Beyond Civilization

I’LL NEVER GET what I most want in the world. I’ll never even come close. What I want more than anything is to live in a world not being killed. I want to live in a world with more wild salmon every year than the year before. More migratory songbirds. More blue whales, slender salamanders, red-legged frogs. More prairies, canebrakes, native forests, beds of sea grass. I want to live in a world with less dioxin in every human and nonhuman mother’s breast milk, a world with fewer dams each year than the year before. I’ll never live in that world. I’ll never know what it’s like to live in a world with more butterflies each year, where each year frog songs get louder, flocks of birds get larger, as do herds of bison, herds of elephants. A world where seeing a tiger or wolf or marten or hawk or eagle or condor is not remarkable in the slightest. I’ll never see that world. I’ll never know that security, that homecoming.

 

I WANT TO LIVE in a world where nonhumans—animals, plants, fungi, rivers, stones, mountains, forests, lakes, oceans, ice caps—aren’t perceived as resources, backdrops, impediments, or pests, but rather as other beings, ones whose lives are as valuable to them as yours is to you and mine is to me. That world is far enough in the future that, if it comes to be, I won’t live long enough to see it. Nor will any of us who are alive today.

+ + + +

→ Jobs
A. Please list the animals named in the sentence of the Beyond Civilization text that begins "A world where seeing a tiger."
B. Write the next part of the Beyond Civilization text, picking up right after its final sentence.
The lines after this point are separate material, unrelated to the Beyond Civilization text.

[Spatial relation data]
+ + + +

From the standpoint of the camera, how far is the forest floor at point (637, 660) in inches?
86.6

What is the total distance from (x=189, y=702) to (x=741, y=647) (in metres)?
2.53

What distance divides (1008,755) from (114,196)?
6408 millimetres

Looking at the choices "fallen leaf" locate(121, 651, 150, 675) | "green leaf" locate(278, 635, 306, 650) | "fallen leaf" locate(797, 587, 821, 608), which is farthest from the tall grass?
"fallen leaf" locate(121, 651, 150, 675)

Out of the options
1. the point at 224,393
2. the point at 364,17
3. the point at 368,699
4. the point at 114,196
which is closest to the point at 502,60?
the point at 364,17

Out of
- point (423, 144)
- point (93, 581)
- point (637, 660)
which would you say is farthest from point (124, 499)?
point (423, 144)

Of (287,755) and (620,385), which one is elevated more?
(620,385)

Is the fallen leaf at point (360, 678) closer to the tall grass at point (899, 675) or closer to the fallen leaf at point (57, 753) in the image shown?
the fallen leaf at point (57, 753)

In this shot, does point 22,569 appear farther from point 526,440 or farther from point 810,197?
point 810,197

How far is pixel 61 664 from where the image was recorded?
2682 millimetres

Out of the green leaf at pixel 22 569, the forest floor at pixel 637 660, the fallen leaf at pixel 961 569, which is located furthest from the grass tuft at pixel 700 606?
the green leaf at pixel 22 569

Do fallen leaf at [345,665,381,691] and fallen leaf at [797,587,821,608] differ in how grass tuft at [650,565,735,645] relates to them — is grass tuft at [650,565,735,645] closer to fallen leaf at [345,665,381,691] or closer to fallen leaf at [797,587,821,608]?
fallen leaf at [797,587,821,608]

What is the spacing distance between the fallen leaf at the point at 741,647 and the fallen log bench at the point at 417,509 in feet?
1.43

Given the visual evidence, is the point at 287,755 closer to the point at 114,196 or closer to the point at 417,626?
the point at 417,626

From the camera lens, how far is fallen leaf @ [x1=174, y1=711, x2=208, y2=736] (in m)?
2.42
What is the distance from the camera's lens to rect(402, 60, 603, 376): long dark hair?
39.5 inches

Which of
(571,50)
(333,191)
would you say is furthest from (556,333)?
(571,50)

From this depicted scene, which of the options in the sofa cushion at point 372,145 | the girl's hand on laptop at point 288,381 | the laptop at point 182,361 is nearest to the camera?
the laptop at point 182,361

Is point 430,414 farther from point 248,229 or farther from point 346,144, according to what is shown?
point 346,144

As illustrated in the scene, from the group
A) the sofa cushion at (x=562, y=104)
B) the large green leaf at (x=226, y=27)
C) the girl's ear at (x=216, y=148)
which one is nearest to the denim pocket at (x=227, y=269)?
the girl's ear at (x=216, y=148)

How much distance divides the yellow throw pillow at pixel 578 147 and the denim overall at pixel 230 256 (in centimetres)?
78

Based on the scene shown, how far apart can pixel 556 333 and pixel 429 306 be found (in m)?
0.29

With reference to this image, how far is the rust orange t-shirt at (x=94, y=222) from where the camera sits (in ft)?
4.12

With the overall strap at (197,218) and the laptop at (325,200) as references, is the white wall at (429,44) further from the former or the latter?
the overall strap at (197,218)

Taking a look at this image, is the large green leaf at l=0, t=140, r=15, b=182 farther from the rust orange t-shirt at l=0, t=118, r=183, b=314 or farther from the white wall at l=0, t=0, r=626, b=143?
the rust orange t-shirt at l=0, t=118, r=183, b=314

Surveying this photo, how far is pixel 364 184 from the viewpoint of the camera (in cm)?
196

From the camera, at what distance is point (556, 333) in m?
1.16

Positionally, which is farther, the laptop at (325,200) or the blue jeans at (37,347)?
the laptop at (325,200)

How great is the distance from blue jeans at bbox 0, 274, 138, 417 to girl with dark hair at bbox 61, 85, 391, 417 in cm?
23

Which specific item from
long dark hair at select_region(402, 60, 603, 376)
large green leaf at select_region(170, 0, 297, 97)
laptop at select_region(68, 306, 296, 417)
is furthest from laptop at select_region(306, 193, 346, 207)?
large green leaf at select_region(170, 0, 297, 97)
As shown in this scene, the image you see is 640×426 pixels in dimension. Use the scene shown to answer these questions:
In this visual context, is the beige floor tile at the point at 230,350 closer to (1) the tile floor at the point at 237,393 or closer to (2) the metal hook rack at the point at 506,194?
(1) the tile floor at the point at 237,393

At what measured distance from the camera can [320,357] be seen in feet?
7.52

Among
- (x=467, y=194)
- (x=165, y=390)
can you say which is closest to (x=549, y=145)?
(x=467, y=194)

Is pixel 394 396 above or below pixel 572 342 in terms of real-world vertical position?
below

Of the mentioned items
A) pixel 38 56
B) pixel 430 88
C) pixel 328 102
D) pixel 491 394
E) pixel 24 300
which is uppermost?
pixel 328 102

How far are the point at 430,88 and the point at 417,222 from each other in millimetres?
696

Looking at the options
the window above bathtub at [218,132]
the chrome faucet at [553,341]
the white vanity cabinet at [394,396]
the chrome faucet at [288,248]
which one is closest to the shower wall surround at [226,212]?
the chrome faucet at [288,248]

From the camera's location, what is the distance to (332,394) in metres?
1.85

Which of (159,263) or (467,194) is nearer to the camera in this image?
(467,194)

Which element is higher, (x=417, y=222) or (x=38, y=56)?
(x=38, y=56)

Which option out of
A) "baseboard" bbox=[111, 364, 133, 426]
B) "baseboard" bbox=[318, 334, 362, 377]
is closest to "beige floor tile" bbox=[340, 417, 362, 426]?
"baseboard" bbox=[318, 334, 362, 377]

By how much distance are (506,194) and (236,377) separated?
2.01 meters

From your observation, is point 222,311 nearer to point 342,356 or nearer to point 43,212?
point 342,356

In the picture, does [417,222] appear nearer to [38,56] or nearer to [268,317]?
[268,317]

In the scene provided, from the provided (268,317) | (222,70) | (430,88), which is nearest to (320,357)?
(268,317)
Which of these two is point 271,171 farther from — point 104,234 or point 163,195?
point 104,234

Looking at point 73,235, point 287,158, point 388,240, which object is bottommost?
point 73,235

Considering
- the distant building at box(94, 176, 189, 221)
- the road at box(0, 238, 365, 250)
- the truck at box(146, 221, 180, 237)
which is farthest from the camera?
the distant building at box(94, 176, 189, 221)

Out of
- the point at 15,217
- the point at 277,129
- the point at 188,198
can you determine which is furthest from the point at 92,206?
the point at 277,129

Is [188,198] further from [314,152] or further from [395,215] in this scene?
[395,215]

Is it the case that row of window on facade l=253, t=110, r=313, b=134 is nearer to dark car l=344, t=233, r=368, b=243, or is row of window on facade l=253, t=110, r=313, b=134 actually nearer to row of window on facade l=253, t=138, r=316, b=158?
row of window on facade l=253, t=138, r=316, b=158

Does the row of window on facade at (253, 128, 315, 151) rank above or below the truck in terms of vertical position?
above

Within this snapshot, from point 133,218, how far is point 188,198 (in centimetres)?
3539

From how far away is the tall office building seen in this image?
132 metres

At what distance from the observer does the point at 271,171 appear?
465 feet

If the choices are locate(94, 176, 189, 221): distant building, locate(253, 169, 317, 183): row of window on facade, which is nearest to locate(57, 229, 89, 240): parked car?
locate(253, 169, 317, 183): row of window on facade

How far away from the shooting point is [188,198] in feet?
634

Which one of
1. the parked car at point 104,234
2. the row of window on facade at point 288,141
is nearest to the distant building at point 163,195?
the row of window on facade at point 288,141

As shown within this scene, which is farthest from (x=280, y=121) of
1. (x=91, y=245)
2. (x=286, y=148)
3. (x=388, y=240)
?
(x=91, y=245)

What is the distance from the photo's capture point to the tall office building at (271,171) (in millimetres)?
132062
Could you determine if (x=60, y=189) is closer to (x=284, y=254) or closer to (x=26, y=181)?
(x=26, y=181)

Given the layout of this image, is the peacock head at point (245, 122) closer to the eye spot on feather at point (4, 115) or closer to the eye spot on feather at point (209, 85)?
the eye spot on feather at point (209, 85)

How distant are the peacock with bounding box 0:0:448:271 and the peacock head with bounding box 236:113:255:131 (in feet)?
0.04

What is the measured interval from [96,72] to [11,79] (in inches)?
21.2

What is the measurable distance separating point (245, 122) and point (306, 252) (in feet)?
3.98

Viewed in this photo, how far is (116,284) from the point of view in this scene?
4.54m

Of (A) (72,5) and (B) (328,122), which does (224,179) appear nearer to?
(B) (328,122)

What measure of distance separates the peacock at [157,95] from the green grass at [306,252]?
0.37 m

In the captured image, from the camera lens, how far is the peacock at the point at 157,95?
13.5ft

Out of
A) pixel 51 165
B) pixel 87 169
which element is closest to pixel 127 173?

+ + + +

→ The responses
A. tiger, wolf, marten, hawk, eagle, condor

B.
None of us alive now will ever even gain the gift given to Moses: a glimpse of the Promised Land. We will never know whether we’re going to make it, or whether this culture of war on the natural world will continue to grind away until nothing is left but ashes and dust. We will never know what it’s like to live in a world not grievously wounded.

 

I HAVE ON MY WALL that famous photograph from the Civil War of three Confederate prisoners standing by a fence after the Battle of Gettysburg. Whenever I look at it, I think about the world they saw. Flocks of passenger pigeons so large they darkened the sky for days at a time, flying sixty miles an hour and sounding like rolling thunder. Ancient forests of heart pine. Carolina parakeets. When these men lived, bison still lived on the plains by the scores of millions. Salmon still ran strong in the Columbia and other rivers up and down the Pacific coast.

A healthy, vibrant, fecund world existed once, not even so very long ago. It still can, where this culture isn’t killing it. Which means it is possible for it to exist. Which means it might be able to exist again.

Which doesn’t alter the fact that neither you nor I will ever see it.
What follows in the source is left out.